## SOURCE MATERIAL
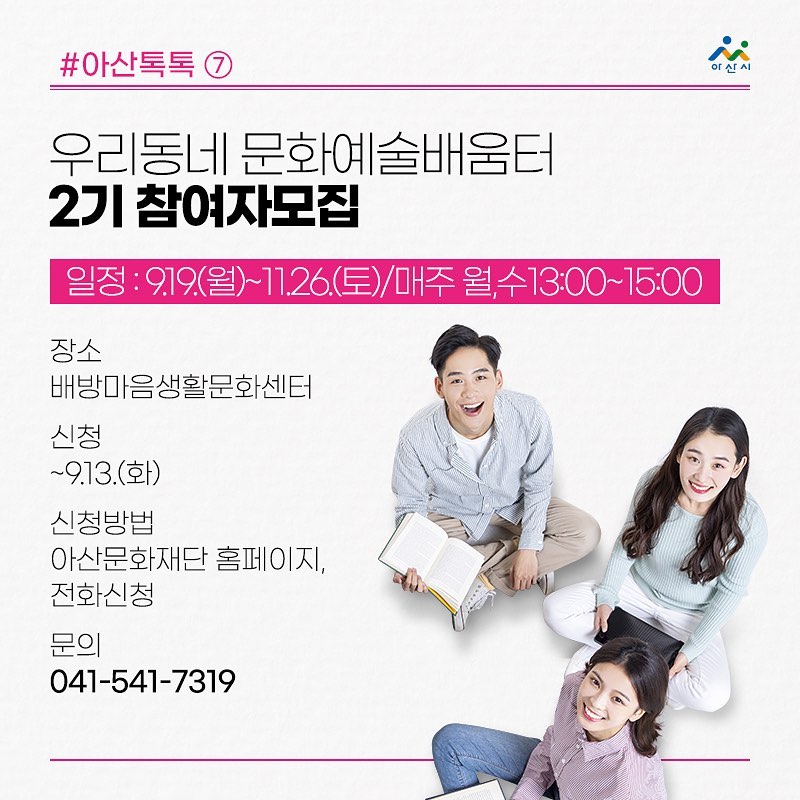 #아산톡톡 ⑦

아산시

우리동네 문화예술배움터
2기 참여자모집

일정 : 9.19.(월)~11.26.(토)/매주 월,수13:00~15:00

장소
배방마음생활문화센터

신청
~9.13.(화)

신청방법
아산문화재단 홈페이지, 전화신청

문의
041-541-7319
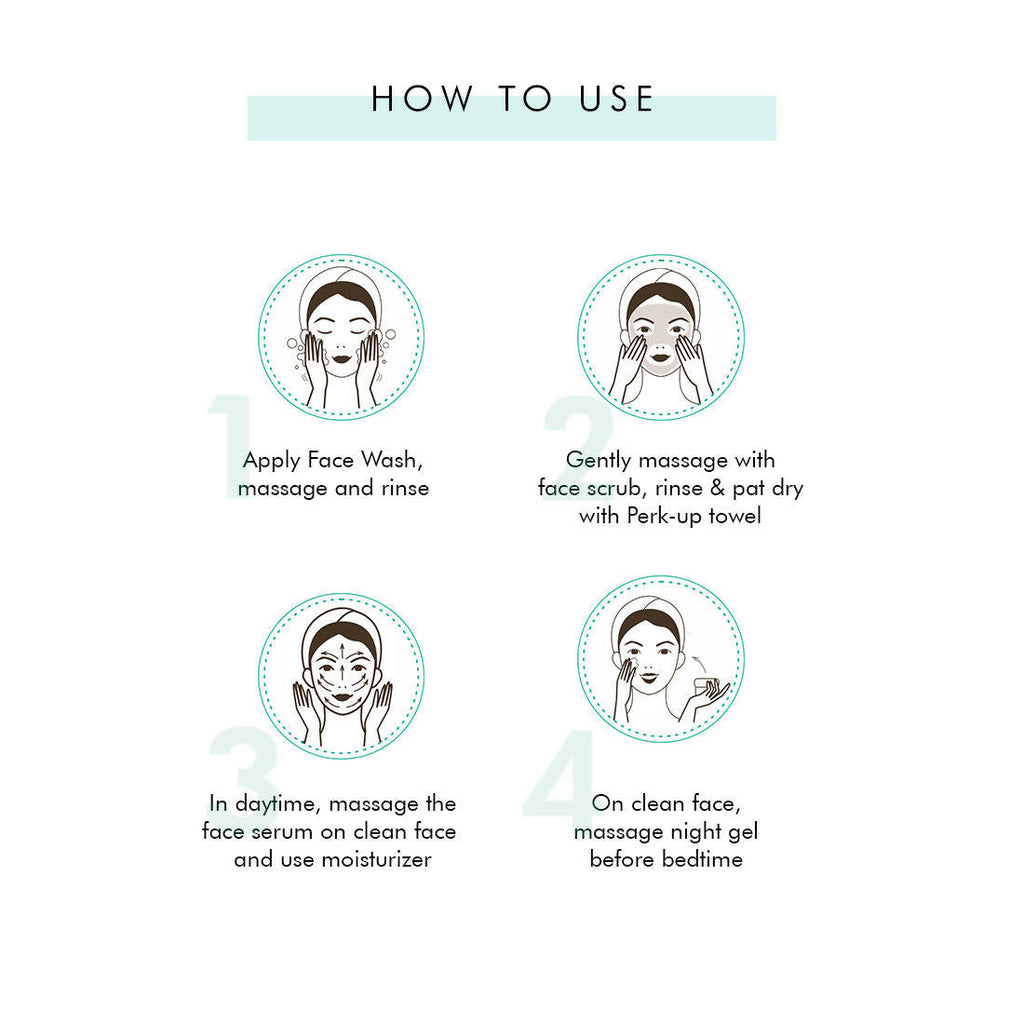 HOW TO USE

1
Apply Face Wash, massage and rinse

2
Gently massage with face scrub, rinse & pat dry with Perk-up towel

3
In daytime, massage the face serum on clean face and use moisturizer

4
On clean face, massage night gel before bedtime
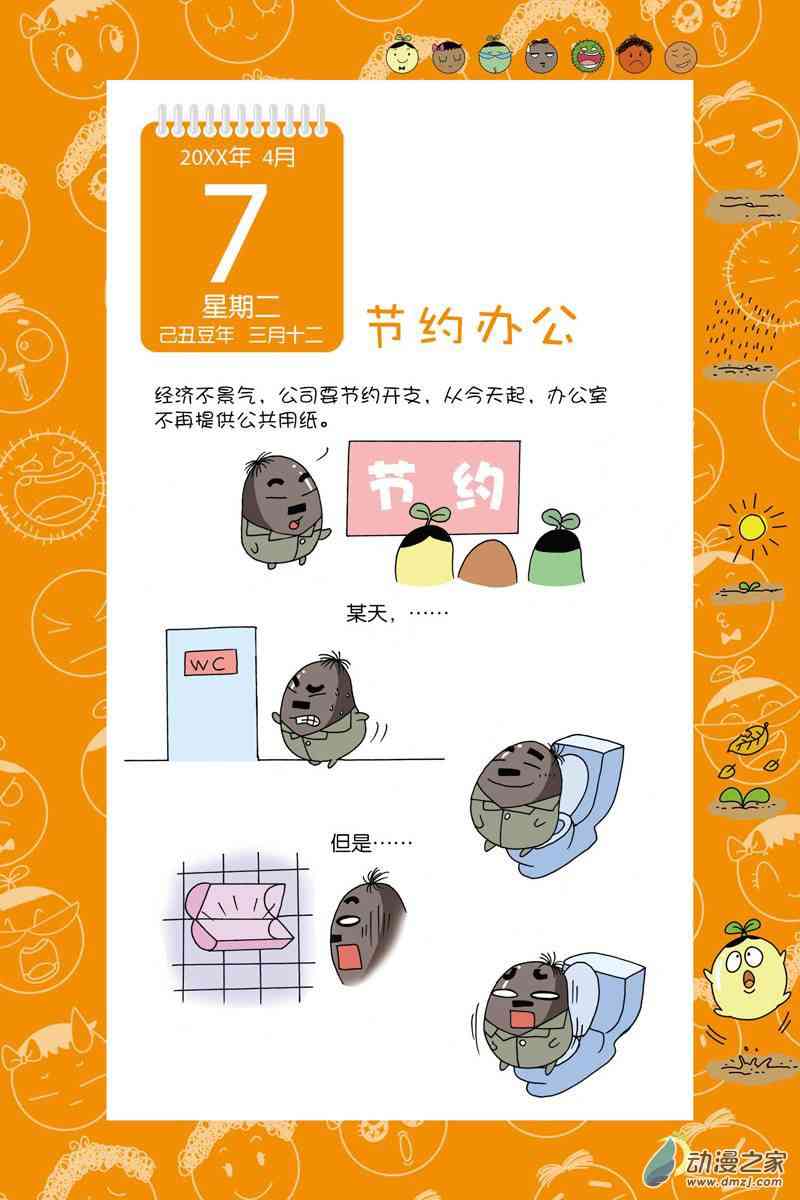 20XX年 4月

7

星期二

己丑豆年 三月十二

节约办公

经济不景气，公司要节约开支，从今天起，办公室不再提供公共用纸。

节约

某天，……

WC

但是……

动漫之家
www.dmzj.com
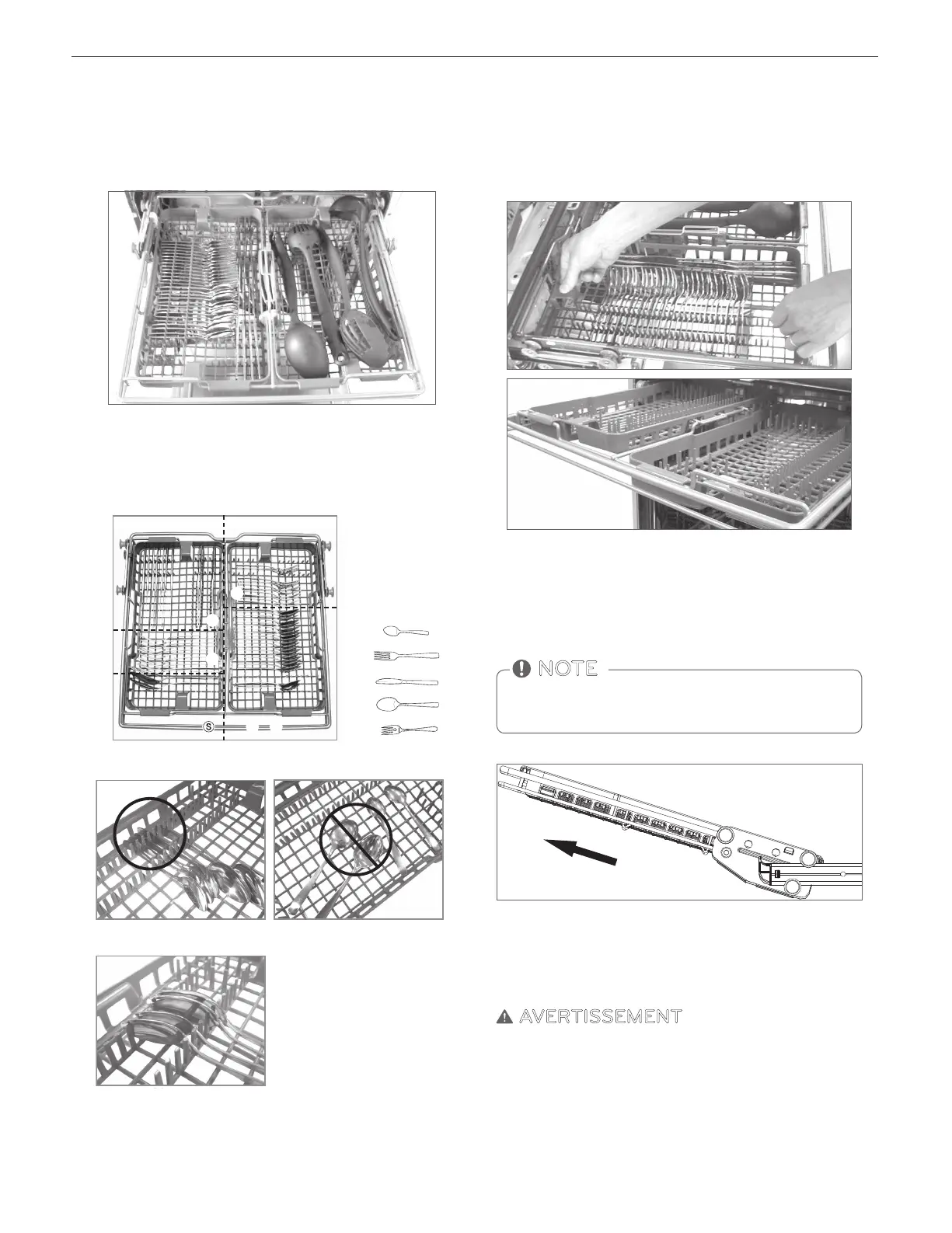 S

NOTE

AVERTISSEMENT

## YOUR OBJECTIVE
Transcribe, please, the lines from the one holding "On clean face, massage" to the final line of the material, both included, exactly and with no extra lines, and skip the pictures.

## FINAL ANSWER
On clean face, massage night gel before bedtime
 20XX年 4月

7

星期二

己丑豆年 三月十二

节约办公

经济不景气，公司要节约开支，从今天起，办公室不再提供公共用纸。

节约

某天，……

WC

但是……

动漫之家
www.dmzj.com
 S

NOTE

AVERTISSEMENT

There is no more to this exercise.